• [Description of the task]: Give the lines from the one with "From the presented list" through the one with "6.51 meters" as a JSON list of strings, one string per line, leaving out blank lines.

[Scene question items]
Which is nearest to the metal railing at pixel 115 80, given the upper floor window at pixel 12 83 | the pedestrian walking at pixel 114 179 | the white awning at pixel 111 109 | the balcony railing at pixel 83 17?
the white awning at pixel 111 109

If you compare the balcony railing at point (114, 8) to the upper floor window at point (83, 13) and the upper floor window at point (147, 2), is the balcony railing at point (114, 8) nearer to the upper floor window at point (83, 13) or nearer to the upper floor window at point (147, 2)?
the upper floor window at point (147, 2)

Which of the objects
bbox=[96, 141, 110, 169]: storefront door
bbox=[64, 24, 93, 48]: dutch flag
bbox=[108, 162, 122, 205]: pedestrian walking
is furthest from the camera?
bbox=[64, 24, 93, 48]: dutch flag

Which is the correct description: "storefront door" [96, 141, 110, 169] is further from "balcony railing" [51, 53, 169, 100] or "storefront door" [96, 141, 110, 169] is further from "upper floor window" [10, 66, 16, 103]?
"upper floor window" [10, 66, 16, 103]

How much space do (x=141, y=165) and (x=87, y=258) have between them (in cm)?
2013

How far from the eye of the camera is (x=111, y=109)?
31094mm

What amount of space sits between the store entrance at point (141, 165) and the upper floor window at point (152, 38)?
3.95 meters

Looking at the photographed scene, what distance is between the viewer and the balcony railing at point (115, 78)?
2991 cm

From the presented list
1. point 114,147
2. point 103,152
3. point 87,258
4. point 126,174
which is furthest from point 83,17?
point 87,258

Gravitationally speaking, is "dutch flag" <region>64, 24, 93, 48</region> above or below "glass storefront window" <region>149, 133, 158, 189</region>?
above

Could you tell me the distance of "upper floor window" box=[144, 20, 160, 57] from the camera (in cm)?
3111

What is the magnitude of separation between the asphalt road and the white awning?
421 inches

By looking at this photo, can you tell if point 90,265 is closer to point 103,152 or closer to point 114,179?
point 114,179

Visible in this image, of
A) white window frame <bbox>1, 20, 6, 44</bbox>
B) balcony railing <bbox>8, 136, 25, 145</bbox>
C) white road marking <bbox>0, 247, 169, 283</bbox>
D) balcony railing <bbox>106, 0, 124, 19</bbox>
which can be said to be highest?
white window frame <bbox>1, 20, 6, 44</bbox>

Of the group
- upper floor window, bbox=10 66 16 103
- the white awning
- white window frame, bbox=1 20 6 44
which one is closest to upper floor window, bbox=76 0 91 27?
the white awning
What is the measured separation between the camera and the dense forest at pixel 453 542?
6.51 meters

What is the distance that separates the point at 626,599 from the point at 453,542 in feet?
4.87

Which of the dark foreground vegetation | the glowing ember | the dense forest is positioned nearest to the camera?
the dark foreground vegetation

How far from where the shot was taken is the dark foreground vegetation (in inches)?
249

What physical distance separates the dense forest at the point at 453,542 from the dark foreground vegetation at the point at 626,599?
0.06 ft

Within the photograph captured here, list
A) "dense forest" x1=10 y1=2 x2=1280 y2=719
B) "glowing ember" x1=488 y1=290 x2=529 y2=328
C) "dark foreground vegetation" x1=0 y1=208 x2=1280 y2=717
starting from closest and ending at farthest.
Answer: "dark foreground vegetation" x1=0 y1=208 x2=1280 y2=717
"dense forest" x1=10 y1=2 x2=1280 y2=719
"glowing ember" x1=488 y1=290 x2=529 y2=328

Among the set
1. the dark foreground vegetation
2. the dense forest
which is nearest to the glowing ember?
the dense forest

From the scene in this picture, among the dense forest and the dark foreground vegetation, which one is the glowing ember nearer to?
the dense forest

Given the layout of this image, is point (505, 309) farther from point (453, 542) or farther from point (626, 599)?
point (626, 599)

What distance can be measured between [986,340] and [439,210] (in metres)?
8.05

• [Answer to this exercise]:
[
  "From the presented list",
  "1. point 114,147",
  "2. point 103,152",
  "3. point 87,258",
  "4. point 126,174",
  "which is furthest from point 83,17?",
  "point 87,258",
  "Gravitationally speaking, is \"dutch flag\" <region>64, 24, 93, 48</region> above or below \"glass storefront window\" <region>149, 133, 158, 189</region>?",
  "above",
  "Could you tell me the distance of \"upper floor window\" box=[144, 20, 160, 57] from the camera (in cm)?",
  "3111",
  "What is the magnitude of separation between the asphalt road and the white awning?",
  "421 inches",
  "By looking at this photo, can you tell if point 90,265 is closer to point 103,152 or closer to point 114,179?",
  "point 114,179",
  "Visible in this image, of",
  "A) white window frame <bbox>1, 20, 6, 44</bbox>",
  "B) balcony railing <bbox>8, 136, 25, 145</bbox>",
  "C) white road marking <bbox>0, 247, 169, 283</bbox>",
  "D) balcony railing <bbox>106, 0, 124, 19</bbox>",
  "which can be said to be highest?",
  "white window frame <bbox>1, 20, 6, 44</bbox>",
  "Of the group",
  "- upper floor window, bbox=10 66 16 103",
  "- the white awning",
  "- white window frame, bbox=1 20 6 44",
  "which one is closest to upper floor window, bbox=76 0 91 27?",
  "the white awning",
  "What is the measured separation between the camera and the dense forest at pixel 453 542?",
  "6.51 meters"
]